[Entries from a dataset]
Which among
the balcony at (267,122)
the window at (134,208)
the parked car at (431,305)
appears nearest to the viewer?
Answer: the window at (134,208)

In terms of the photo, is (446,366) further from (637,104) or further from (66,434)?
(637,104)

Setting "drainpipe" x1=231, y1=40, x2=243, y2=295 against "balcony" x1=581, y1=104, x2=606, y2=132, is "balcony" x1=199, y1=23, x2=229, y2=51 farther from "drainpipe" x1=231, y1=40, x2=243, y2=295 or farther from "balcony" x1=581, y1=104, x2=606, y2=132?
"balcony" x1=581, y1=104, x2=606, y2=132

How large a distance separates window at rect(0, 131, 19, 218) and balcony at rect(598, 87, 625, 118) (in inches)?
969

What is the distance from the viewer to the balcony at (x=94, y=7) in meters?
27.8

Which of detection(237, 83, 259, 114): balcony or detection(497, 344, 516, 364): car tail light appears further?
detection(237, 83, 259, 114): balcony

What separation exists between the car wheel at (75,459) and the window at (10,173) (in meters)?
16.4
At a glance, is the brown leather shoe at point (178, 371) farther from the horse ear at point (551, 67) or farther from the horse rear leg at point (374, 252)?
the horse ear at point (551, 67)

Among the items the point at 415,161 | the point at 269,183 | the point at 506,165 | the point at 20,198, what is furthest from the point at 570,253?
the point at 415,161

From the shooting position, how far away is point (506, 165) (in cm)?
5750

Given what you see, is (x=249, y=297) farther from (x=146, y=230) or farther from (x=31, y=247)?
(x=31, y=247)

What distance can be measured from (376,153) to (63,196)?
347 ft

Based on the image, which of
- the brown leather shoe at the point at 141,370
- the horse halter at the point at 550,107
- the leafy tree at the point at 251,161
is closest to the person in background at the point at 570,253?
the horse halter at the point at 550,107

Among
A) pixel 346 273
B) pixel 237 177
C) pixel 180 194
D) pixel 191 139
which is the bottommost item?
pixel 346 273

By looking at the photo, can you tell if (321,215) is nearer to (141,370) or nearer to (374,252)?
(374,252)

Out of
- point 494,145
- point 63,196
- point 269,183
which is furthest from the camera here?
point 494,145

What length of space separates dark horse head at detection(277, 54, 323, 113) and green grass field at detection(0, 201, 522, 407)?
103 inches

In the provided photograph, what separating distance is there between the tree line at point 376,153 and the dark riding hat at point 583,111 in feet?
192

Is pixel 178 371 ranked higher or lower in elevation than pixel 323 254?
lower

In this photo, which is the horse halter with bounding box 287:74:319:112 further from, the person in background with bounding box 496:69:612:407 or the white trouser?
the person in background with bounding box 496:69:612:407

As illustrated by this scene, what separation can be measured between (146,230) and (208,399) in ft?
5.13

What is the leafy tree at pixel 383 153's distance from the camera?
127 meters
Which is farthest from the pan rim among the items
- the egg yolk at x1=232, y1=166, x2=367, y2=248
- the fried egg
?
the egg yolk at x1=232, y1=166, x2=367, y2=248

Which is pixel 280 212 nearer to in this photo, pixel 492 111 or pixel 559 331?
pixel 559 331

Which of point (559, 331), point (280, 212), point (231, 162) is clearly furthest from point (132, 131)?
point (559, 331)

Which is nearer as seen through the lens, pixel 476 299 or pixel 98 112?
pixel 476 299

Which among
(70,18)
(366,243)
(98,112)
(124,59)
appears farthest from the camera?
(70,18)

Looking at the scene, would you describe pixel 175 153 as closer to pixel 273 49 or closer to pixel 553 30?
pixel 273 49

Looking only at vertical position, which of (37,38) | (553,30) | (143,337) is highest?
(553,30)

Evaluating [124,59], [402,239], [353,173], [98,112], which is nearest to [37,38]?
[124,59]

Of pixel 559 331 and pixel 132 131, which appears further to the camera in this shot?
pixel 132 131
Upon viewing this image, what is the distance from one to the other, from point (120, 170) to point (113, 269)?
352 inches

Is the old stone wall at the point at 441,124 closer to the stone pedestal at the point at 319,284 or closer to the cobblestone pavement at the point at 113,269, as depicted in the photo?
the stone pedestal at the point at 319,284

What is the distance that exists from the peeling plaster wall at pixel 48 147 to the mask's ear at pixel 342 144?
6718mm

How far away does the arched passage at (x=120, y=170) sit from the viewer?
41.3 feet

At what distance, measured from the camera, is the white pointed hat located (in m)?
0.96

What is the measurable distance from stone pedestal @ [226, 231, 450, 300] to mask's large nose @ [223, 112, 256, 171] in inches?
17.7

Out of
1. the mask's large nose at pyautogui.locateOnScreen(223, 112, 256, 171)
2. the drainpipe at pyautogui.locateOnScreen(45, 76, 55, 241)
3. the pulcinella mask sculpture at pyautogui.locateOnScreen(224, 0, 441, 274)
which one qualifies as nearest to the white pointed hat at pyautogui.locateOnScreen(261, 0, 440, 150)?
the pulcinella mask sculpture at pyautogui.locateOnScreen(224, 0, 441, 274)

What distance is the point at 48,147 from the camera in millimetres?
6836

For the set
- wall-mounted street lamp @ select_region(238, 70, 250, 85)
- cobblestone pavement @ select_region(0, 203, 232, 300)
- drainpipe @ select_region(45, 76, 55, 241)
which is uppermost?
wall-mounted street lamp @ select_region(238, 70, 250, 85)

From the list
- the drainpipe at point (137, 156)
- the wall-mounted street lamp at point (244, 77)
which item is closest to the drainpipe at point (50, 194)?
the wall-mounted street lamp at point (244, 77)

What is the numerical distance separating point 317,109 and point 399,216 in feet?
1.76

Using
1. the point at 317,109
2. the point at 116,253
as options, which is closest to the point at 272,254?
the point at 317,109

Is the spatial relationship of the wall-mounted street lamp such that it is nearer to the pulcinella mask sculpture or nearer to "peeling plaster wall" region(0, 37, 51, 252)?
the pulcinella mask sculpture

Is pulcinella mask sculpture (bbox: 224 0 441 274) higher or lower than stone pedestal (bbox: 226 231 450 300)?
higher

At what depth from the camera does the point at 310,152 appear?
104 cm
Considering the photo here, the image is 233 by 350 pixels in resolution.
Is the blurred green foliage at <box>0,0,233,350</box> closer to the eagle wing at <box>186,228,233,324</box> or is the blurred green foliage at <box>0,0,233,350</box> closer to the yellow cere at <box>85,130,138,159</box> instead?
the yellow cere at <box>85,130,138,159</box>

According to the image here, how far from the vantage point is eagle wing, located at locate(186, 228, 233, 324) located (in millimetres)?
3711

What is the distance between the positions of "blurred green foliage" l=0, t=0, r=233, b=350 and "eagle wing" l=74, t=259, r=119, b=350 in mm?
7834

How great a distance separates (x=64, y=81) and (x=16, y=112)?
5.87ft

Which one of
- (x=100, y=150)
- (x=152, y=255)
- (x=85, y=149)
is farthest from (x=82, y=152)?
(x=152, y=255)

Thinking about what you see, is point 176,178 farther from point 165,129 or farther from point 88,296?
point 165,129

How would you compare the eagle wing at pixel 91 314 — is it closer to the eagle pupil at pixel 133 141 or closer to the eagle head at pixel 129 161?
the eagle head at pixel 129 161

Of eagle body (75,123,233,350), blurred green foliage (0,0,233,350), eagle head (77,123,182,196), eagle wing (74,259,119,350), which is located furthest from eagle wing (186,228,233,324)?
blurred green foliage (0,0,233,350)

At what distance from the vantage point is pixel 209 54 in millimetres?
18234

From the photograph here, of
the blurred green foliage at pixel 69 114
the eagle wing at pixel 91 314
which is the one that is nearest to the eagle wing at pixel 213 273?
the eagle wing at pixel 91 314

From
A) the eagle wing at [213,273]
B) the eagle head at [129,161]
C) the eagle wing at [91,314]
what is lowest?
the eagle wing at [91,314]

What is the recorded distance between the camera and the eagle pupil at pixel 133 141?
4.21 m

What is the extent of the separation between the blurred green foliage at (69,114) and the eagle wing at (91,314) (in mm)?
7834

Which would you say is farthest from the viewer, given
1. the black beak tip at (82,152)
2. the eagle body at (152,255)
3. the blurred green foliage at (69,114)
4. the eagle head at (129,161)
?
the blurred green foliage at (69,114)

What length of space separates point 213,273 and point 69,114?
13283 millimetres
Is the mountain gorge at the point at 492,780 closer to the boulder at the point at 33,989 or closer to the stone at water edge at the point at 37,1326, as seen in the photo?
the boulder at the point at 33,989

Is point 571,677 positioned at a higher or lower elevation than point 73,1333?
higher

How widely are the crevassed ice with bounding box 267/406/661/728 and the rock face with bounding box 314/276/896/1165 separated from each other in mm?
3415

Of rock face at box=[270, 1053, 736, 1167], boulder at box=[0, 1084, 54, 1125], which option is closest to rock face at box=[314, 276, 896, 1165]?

### Written problem:
Write out the lines above from the one containing "What length of space separates point" through the last, exactly as they are.

### Reply:
What length of space separates point 213,273 and point 69,114?
13283 millimetres
Is the mountain gorge at the point at 492,780 closer to the boulder at the point at 33,989 or closer to the stone at water edge at the point at 37,1326, as seen in the photo?
the boulder at the point at 33,989

Is point 571,677 positioned at a higher or lower elevation than point 73,1333?
higher

How widely are the crevassed ice with bounding box 267/406/661/728 and the rock face with bounding box 314/276/896/1165 separated from each other in mm?
3415

Of rock face at box=[270, 1053, 736, 1167], boulder at box=[0, 1084, 54, 1125], which option is closest to rock face at box=[314, 276, 896, 1165]?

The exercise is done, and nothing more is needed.